My standard answer? “I’m great! I love it here, it’s going by way too fast!”
On my good days, when I’m riding the high of living in this beautiful and mesmerizing city, I say every word with feeling and wholeheartedly believe them.
On my bad days, though, when I’m functioning off a night of no sleep and struggling to act normal, it takes every muscle in my body to make my mouth form the words or my fingers find the keys. On those days, I can’t wait for the conversation to end, and when it finally does I’m left feeling more tired than before.
When you’re constantly hearing from those back home how lucky you are, how exciting your life is, how jealous they feel scrolling through your social media, you feel an immense amount of pressure to uphold this facade of wanderlust, self discovery, and enlightenment set up by all other study abroad students before you. No one wants to hear about your bad days, they want to hear about the best gelato you’ve had in Florence. They want to hear about the handmade tortellini in Bologna. They want to hear about the famous canals and gondola crooners of Venice. So you rack your brain (and Google) for every possible adjective synonymous with “amazing” and hope you seem perfectly happy and normal.
But sometimes you just aren’t. Sometimes you’re not okay. You find yourself wondering whether you made the right decision going abroad. You question if you’re taking full advantage of the opportunity you’ve been given. You wonder if you’re being ungrateful when you find yourself missing your friends, family, and the convenience of home.

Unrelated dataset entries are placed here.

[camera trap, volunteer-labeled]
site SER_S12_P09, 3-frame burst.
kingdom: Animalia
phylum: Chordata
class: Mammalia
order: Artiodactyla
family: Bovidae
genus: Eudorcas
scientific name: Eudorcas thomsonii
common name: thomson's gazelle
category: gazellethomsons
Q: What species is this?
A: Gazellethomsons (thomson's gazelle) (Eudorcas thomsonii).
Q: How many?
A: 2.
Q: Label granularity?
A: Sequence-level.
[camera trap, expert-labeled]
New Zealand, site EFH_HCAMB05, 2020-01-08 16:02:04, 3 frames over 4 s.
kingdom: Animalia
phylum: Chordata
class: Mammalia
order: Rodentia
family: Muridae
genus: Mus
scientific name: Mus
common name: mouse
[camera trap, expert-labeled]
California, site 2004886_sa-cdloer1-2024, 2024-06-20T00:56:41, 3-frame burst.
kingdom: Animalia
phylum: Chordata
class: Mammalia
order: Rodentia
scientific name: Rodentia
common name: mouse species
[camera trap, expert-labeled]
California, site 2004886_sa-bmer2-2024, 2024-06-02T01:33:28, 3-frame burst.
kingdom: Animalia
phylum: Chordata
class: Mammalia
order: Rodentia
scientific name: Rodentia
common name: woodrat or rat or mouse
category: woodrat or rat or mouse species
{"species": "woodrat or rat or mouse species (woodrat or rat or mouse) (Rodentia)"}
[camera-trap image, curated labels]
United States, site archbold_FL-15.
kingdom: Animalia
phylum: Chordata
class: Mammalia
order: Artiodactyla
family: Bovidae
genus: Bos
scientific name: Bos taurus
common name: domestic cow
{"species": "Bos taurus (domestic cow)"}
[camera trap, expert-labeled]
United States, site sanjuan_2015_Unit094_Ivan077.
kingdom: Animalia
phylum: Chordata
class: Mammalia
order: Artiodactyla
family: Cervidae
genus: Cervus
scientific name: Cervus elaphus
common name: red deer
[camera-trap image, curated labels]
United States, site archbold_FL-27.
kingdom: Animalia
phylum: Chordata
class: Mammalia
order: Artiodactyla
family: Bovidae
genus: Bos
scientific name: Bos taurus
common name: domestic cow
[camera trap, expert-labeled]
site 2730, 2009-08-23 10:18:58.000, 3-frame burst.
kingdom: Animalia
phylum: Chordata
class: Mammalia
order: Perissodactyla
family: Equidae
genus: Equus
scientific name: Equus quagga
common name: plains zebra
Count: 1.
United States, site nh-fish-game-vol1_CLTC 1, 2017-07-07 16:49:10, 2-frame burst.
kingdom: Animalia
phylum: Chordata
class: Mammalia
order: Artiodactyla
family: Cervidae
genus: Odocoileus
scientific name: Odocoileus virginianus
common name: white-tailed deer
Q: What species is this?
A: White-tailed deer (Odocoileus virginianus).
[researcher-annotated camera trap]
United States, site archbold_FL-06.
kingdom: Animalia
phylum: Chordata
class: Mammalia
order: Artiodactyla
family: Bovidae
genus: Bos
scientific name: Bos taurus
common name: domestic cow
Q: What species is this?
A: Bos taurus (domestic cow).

It’s practically impossible to not be affected the pressure and expectations set by your family, friends, and yourself during your time abroad. But it’s important to be aware of your limits and not be too hard on yourself. Just because you’re living another country doesn’t mean you have to be at one hundred percent all the time, having instagram-able moments everyday. Allow yourself those lazy days to re-energize and regroup.
Bad days are normal, but sometimes those days can turn into weeks and even months, and it’s important to acknowledge when the cause is more than just homesickness. Mental illness like depression and anxiety can sprout up at any time and place, but there are always people and resources to help you cope. The most important thing is to seek help.
Take advantage of your semester. It’s all new, exciting, and surreal. Many of us will never have another opportunity like it again, and it truly goes by in the blink of an eye. Remember to put yourself out there, but not at the expense of your mental health and well being. Listen to your body and your needs, ask for help when you need it, and know you’re not alone.